- ACTIVITIES -
1. In the excerpt on removing duplicate apps, change "duplicates" to "repeated entries" and give the part starting with "To remove less" and going on through "then use 'Reviews'.".
2. For each statement below, say whether it agrees with the excerpt on removing duplicate apps, and quote the exact words from the excerpt that decide it. (a) Version is treated as the first priority. (b) LooseVersion is imported from distutils.version. (c) Reviews are used when the versions of duplicates differ.
3. Carry on the excerpt on removing duplicate apps from the point where it stops.

- PROVIDED PASSAGE -
==============================
To remove less needed duplicates, we need to decide how to prioritize them. My understanding that first priority is 'Version' of application. . If versions of duplicates are same, then use 'Reviews'.

In [151]:
# needed to compare versions
from distutils.version import LooseVersion
indexes_to_remove = []

for name, apps in android_dups.items():
    latest_app = None
    for app in apps:
        if not latest_app:
            latest_app = app
        elif ((latest_app['data'][11] != 'Varies with device' and app['data'][11] != 'Varies with device') 
              and LooseVersion(latest_app['data'][11]) < LooseVersion(app['data'][11])):
            latest_app = app
            indexes_to_remove.append(latest_app['index'] + 1)
        elif latest_app['data'][3] < app['data'][3]:
            latest_app = app
            indexes_to_remove.append(latest_app['index'] + 1)
==============================
- DATA -
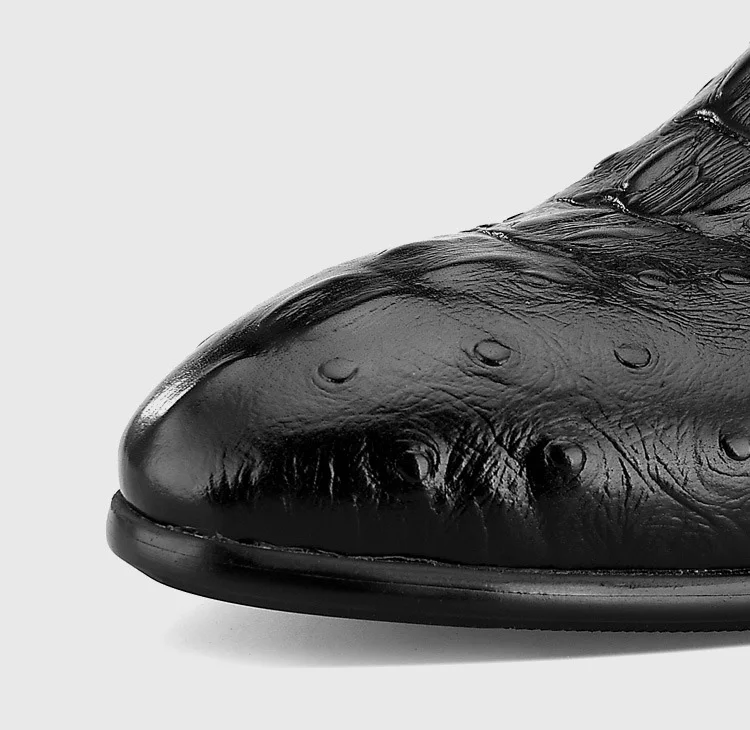 DESAI Мода Custom Мужская модельная обувь ручная работа, натуральная кожа подошва Роскошные Крокодил Свадебная вечеринка обувь Для мужчин Туфли без каблуков для Бизнес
==============================
- RESULTS OF THE TASKS -
1.
To remove less needed repeated entries, we need to decide how to prioritize them. My understanding that first priority is 'Version' of application. . If versions of repeated entries are same, then use 'Reviews'.

2.
(a) Yes: "My understanding that first priority is 'Version' of application."
(b) Yes: "from distutils.version import LooseVersion"
(c) No: "If versions of duplicates are same, then use 'Reviews'."

3.
        else:
            indexes_to_remove.append(app['index'] + 1)
            
# removed founded indexes
for index in sorted(indexes_to_remove, reverse=True):
    del android_aps_data[index]

# check that there is no duplicates
len(check_for_duplicates(android_aps_data[1:], 0)) == 0


True

In [152]:
# print all ios apps names that have duplicates
ios_dups = check_for_duplicates(ios_aps_data[1:], 2)

for dup in ios_dups:
    print('"' + dup + '"', "amount: ",  len(ios_dups[dup]))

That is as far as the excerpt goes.